---------- EXCERPT TO READ ----------
I am looking for students to join my research lab. Please read on if you are interested.




Prospective B. Tech students:

I am looking for ethusiastic undergraduate students for a research project on "smart appliances for the smart power grid". The goal is to prototype smart water heaters for deployment in the IIT campus to make electricity supply in the IIT-G campus more reliable, resilient, and cheaper. See these slides for a presentation on the envisoned system. The project will involve programming Arduino microprocessors, building small electronic circuits, and Python programming. Primary requirement is enthusiasm and conscientiousness. Technical skills can be acquired on the job. For those who make good progress the project can be expanded to a paid job. If interested, please email me with a resume and and an unofficial transcript.
---------- SOURCE MATERIAL ----------
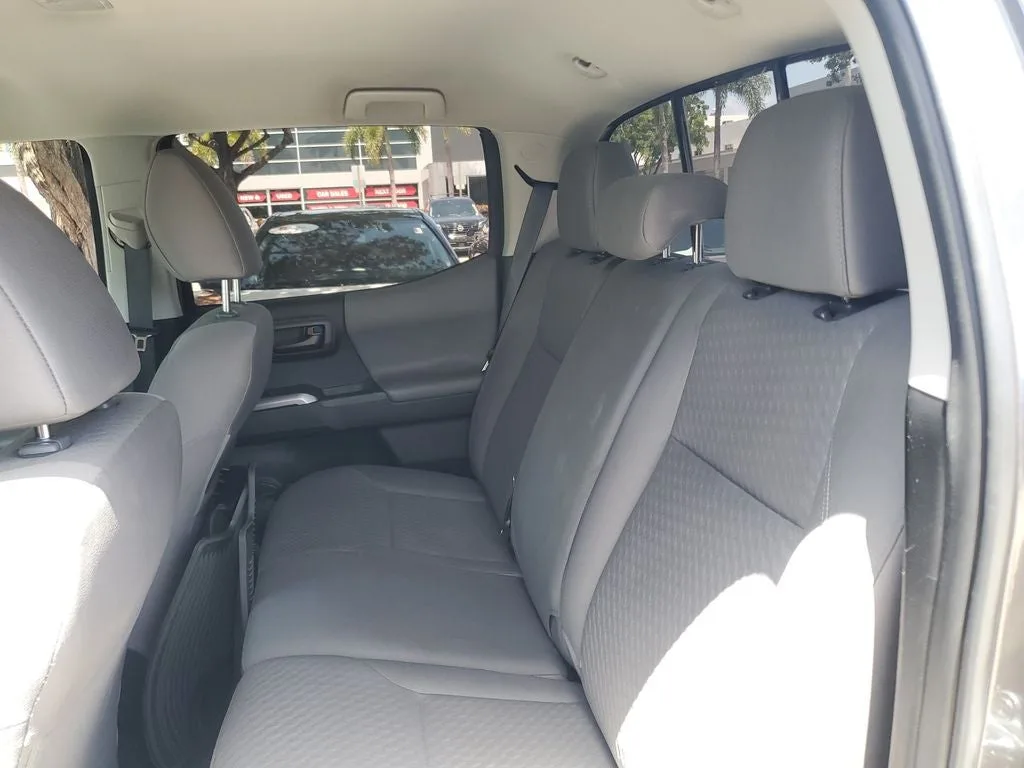 2023 Toyota Tacoma SR5 V6 photo 13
----------
**REQUIRED ACTIONS:**
• a. According to the lab recruitment notice, what kinds of work will the project involve? List each one.
• b. Pick up the lab recruitment notice after its final sentence and keep writing it.
The data above has no connection to the lab recruitment notice.

**RESULTS FOR EACH TASK:**
• a.
- Programming Arduino microprocessors
- Building small electronic circuits
- Python programming

• b.
Prospective M. Tech and Ph.D. students:



A few research project topics for potential M. Tech and Ph.D. theses are listed below. The scope of work will be different depending on M.Tech. or Ph.D., but these topics contain many sub-topics of varying level of complexity, so they have enough potential for both M.Tech. and Ph.D. students. Many more are possible depending on your interest and degree of overlap with the lab's vision:
  1. Coordinated control of smart agents (air conditioners, EVs, etc.) to provide ancillary services to the power grid, to ameliorate the effect of intermittent generation from solar and wind

    Related literature (see my Google Scholar page for complete references):
    1. Austin Coffman and Ana Busic and Prabir Barooah, "Virtual Energy Storage from TCLs using QoS preserving local randomized control", 5th ACM International Conference on Systems for Built Environments (BuildSys), pp. 10, November, 2018.

    2. A Coffman, NJ Cammardella, P Barooah, SP Meyn, "Aggregate flexibility capacity of TCLs with cycling constraints", IEEE Transactions on Power Systems,2022.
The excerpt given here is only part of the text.